KB: How did you decide to make Cinderella a lesbian? Did this make the Cinderella story more difficult to rework?
ML: Well, in the first draft, Ash (the Cinderella character) fell in love with the prince. But then I sent that draft to a friend to read, and she told me she felt that the prince was kinda boring, but this other woman (the huntress) was much more intriguing. I looked closely at the draft and realized that Ash was falling in love with this woman, not the prince. That's when I decided to rewrite it as a "lesbian Cinderella." It didn't make retelling the story any more difficult; in fact, I think it made it easier, because this was the story that was trying to get out of my subconscious.

KB: What was the most challenging part about writing Ash? What about the most rewarding?
ML: Honestly, the most challenging part about the actual writing of Ash was writing the romantic scenes. Writing romance doesn't come easily to me, and I have to spend a lot of time thinking about words and how to spin them into a romantic feeling without becoming overly sweet. Partly as a result of this, I think some of the most rewarding parts are when I finish those scenes and reread them. When they evoke the effect in me that I was aiming for -- that's when it's wonderful.

KB: Can you tell us a bit about what you are working on now?
ML: I am working on a companion novel to Ash. It's set in the same world, but several hundred years earlier, so there are no crossover characters. Or are there? (evil laugh)

KB: What do you do when writer’s block hits?
ML: Well, I usually encounter writer's block when I haven't given enough time to thinking about what I want to happen. Not what I want to write, specifically, but which direction the story should go in. Unfortunately, if I'm on a deadline, I just have to power through it -- I kind of force myself through the trouble spots, writing basically anything, and then go back and rewrite and rewrite and rewrite. This is what I learned from being a reporter. Once there's something on the page, I can go back and work things out and improve it.
If I have a little more time, or if my deadline is a little farther ahead and I encounter writer's block, I'll take a break from it. I'll actually leave my desk and go for a walk in the woods or something. Being away from the computer is very helpful, actually -- sometimes I'll solve the block just by going to sit on the couch and writing longhand for a while. It's mostly about changing the physical situation I'm in, which seems to break through the mental block.
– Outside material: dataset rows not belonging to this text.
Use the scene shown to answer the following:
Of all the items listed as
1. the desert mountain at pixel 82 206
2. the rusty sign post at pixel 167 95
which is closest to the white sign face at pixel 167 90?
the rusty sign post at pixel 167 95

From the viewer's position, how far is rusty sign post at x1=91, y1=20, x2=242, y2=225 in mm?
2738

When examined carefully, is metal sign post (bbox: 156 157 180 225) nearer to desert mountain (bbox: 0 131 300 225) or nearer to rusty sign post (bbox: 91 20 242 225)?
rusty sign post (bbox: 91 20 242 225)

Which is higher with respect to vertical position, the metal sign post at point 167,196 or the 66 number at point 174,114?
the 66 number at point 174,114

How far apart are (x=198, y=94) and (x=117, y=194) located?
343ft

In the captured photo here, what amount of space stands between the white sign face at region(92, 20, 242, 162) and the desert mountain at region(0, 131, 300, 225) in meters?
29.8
KB: If you had to pick one (or maybe two) song(s) to associate with Ash, what would you pick?
ML: KT Tunstall's "Universe & U" -- I listened to this song repeatedly when writing one scene in Ash. And "Bonfire" by Lamb -- this song makes me think of the character of Sidhean. Kind of creepy and weird. :) And I've created an Ash playlist; you can see it here.
KB: Thank you so much for joining us! I love that playlist for Ash and highlighted it yesterday in my Feed Your Ears post :)
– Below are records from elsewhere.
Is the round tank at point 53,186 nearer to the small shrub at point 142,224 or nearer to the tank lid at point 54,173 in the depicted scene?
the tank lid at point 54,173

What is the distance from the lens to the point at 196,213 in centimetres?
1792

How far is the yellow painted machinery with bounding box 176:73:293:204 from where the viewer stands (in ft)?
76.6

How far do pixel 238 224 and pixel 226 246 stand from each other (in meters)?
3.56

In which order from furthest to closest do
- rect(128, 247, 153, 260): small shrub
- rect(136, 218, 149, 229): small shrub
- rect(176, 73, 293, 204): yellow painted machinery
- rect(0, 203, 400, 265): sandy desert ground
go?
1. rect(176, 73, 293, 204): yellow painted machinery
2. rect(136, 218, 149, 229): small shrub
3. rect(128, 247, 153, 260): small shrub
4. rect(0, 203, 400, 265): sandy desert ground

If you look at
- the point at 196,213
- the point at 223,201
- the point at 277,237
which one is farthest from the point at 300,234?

Malinda Lo’s debut release, Ash, was released this past Tuesday, September 1st, so get it NOW in stores. Also, she keeps a really awesome author blog, which you can find here.


  1. Great interview. I can't wait to read Ash.

  2. Malinda is awesome. I love how she took the cinderalla story and made it her own. Can't wait 2 read ash :D

  3. This is a wonderful interview. I'm so happy to see lesbian characters in fantasy YA.

  4. Good questions! :) I hope I can read Ash asap.